* _EXERCISE_: Out of the entries that follow, copy each line containing "method".

Start of DATA SUPPLIED

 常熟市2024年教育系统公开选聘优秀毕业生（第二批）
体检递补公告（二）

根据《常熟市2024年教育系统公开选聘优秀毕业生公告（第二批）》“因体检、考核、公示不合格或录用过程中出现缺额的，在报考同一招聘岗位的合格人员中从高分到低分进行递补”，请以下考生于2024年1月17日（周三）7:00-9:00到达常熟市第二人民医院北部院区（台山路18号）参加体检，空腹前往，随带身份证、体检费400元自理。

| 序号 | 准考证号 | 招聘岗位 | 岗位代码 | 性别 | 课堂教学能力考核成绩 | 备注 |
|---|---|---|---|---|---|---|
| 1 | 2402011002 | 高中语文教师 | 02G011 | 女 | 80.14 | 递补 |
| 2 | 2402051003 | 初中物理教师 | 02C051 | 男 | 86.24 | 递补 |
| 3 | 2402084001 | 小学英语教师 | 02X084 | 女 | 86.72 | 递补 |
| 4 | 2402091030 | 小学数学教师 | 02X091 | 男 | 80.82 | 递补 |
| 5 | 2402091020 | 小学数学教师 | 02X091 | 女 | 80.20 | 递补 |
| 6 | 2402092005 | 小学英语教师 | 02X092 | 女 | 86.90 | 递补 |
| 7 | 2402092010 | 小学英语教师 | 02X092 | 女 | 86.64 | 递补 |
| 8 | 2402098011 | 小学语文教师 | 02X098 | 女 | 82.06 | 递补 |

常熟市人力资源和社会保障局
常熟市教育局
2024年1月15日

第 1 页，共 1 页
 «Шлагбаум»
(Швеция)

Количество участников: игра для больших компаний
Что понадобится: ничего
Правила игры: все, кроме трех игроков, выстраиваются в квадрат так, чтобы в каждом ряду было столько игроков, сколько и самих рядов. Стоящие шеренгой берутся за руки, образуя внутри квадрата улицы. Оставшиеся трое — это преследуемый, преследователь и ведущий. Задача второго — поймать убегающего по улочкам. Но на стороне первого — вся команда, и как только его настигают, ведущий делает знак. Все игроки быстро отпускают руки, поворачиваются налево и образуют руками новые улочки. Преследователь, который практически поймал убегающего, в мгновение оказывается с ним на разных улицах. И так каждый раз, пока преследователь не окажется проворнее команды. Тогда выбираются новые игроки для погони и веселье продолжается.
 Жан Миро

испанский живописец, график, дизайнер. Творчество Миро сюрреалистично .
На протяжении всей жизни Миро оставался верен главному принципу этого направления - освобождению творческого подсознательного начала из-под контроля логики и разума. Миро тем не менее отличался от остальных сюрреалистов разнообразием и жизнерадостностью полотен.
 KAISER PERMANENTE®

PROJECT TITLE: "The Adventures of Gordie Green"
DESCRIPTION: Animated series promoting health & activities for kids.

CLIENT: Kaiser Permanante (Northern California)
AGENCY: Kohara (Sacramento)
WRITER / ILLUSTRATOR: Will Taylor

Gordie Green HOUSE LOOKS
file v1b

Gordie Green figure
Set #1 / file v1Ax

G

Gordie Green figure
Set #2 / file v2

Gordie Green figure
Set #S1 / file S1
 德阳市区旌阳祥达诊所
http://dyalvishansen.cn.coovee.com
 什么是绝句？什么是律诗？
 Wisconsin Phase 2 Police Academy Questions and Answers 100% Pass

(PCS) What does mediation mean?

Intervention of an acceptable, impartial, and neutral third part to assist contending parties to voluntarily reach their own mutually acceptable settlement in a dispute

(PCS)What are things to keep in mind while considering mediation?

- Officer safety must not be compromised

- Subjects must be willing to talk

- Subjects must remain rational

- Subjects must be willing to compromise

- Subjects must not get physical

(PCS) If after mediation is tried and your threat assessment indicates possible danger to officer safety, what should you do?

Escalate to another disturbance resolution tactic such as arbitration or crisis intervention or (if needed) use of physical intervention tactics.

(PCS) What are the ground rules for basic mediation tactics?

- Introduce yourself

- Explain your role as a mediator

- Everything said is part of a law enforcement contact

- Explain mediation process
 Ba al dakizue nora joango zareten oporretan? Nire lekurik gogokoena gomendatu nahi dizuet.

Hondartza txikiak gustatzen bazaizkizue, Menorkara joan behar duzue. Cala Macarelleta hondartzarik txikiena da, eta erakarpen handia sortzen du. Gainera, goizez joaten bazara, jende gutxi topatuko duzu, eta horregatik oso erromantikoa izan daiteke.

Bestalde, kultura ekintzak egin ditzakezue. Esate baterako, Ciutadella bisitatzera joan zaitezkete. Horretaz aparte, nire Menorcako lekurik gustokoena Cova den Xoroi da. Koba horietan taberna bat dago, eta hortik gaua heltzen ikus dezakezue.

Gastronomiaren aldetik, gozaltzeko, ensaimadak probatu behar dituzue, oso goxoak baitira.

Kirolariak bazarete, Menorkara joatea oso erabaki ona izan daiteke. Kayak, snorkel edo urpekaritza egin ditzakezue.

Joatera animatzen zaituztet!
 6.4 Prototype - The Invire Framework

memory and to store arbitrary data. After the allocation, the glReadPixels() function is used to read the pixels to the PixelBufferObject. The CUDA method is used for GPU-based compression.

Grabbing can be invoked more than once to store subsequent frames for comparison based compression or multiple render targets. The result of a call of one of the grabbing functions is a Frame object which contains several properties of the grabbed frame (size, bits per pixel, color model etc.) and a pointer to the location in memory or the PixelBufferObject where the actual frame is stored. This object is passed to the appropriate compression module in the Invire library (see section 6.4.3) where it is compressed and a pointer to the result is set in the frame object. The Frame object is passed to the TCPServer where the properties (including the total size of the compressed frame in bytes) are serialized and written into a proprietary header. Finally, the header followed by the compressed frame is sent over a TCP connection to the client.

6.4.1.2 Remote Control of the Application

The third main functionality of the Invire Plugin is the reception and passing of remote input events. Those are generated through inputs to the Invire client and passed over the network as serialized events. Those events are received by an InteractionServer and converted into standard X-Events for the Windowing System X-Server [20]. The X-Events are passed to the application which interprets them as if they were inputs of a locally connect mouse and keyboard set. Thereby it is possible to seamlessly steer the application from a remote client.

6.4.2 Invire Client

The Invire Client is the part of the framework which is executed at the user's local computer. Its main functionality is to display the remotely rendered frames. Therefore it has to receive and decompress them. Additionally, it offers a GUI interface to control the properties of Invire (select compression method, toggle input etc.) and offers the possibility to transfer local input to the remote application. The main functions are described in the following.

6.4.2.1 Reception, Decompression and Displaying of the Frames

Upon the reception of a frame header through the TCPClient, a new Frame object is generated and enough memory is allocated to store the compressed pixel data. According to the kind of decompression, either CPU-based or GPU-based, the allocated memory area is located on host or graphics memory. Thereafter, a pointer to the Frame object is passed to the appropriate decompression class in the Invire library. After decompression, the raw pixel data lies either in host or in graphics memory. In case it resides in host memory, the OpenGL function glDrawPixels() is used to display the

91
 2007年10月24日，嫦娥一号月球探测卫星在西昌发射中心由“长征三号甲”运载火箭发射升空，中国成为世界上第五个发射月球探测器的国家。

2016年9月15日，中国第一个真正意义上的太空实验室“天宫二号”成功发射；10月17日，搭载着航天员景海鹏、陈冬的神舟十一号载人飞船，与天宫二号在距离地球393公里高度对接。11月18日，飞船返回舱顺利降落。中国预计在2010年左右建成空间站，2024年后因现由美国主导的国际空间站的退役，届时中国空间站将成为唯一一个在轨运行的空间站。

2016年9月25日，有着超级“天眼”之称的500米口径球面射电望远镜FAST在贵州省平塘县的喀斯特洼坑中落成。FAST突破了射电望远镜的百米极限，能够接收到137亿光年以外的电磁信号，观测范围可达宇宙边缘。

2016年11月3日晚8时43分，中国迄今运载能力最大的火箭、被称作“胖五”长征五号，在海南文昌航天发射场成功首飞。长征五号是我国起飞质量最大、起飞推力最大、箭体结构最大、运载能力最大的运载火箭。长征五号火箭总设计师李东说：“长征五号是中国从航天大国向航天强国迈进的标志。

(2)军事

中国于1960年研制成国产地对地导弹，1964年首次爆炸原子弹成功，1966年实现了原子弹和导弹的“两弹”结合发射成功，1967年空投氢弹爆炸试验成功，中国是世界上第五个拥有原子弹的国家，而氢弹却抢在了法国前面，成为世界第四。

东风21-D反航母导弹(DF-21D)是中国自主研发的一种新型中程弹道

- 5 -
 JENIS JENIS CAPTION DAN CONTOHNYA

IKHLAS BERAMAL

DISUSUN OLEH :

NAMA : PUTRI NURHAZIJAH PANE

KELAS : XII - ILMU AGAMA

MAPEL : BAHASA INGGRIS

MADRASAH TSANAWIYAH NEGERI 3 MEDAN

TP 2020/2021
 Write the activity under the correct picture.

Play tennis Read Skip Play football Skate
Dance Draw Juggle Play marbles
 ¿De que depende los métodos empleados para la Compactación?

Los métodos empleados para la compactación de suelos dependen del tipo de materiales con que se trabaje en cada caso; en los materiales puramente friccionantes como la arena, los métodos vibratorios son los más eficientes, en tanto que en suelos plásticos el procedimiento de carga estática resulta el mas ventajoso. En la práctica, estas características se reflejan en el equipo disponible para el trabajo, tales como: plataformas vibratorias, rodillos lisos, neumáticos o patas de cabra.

End of DATA SUPPLIED

* _RESPONSE TO THIS EXERCISE_:
memory and to store arbitrary data. After the allocation, the glReadPixels() function is used to read the pixels to the PixelBufferObject. The CUDA method is used for GPU-based compression.
The Invire Client is the part of the framework which is executed at the user's local computer. Its main functionality is to display the remotely rendered frames. Therefore it has to receive and decompress them. Additionally, it offers a GUI interface to control the properties of Invire (select compression method, toggle input etc.) and offers the possibility to transfer local input to the remote application. The main functions are described in the following.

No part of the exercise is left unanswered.